EXCERPTED RECORDS:
⁂
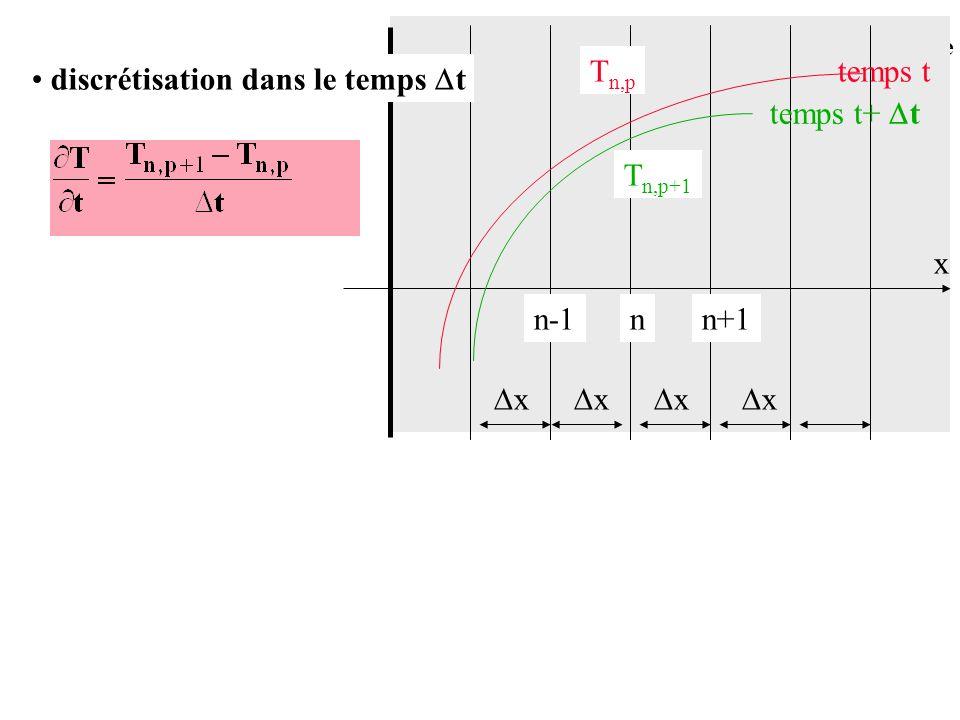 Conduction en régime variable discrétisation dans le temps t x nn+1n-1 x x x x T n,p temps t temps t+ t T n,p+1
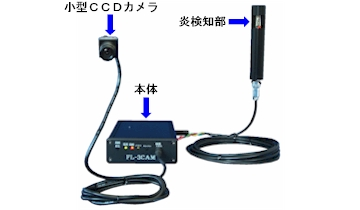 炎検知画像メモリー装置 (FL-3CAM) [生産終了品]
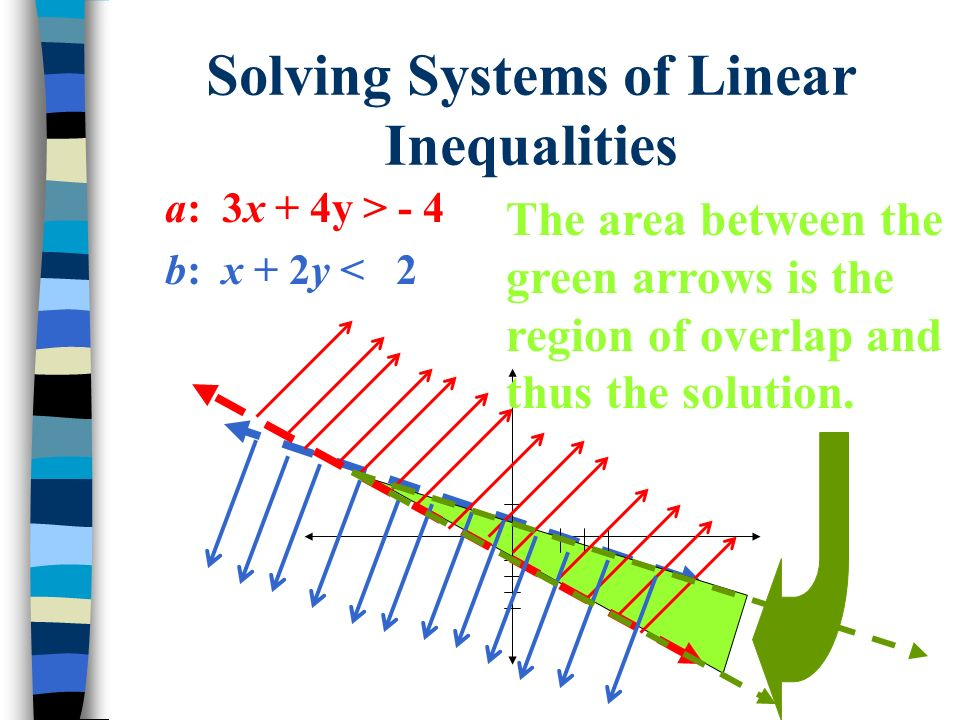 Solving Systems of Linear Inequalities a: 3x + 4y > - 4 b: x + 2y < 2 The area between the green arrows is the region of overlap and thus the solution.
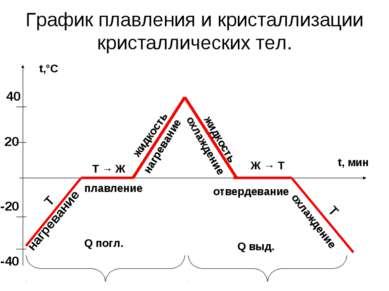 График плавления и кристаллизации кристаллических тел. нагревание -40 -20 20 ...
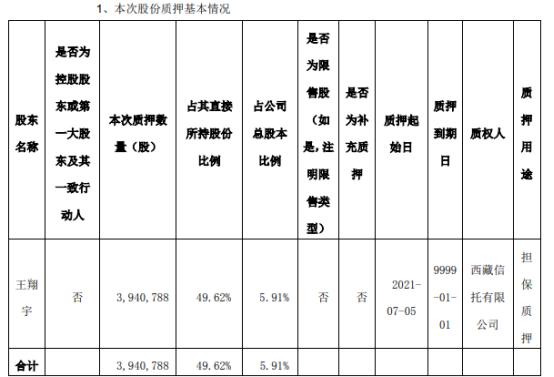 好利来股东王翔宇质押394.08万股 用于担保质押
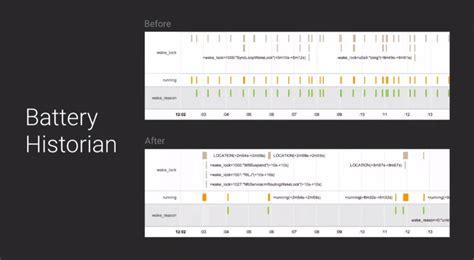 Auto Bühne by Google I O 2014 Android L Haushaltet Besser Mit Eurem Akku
⁂
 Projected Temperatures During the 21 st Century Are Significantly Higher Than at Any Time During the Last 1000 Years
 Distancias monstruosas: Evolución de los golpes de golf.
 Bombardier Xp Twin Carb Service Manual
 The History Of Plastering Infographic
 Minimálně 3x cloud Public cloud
⁂
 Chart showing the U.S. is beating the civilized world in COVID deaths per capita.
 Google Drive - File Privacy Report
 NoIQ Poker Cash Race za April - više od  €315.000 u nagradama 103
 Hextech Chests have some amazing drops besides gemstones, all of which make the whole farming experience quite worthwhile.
⁂
WHAT TO PRODUCE:
Copy only what lies between the line with "Solving Systems of" and the line with "Auto Bühne by", those two lines included, exactly as given above; pictures stay out.

RESULT FOR THIS TASK:
 Solving Systems of Linear Inequalities a: 3x + 4y > - 4 b: x + 2y < 2 The area between the green arrows is the region of overlap and thus the solution.
 График плавления и кристаллизации кристаллических тел. нагревание -40 -20 20 ...
 好利来股东王翔宇质押394.08万股 用于担保质押
 Auto Bühne by Google I O 2014 Android L Haushaltet Besser Mit Eurem Akku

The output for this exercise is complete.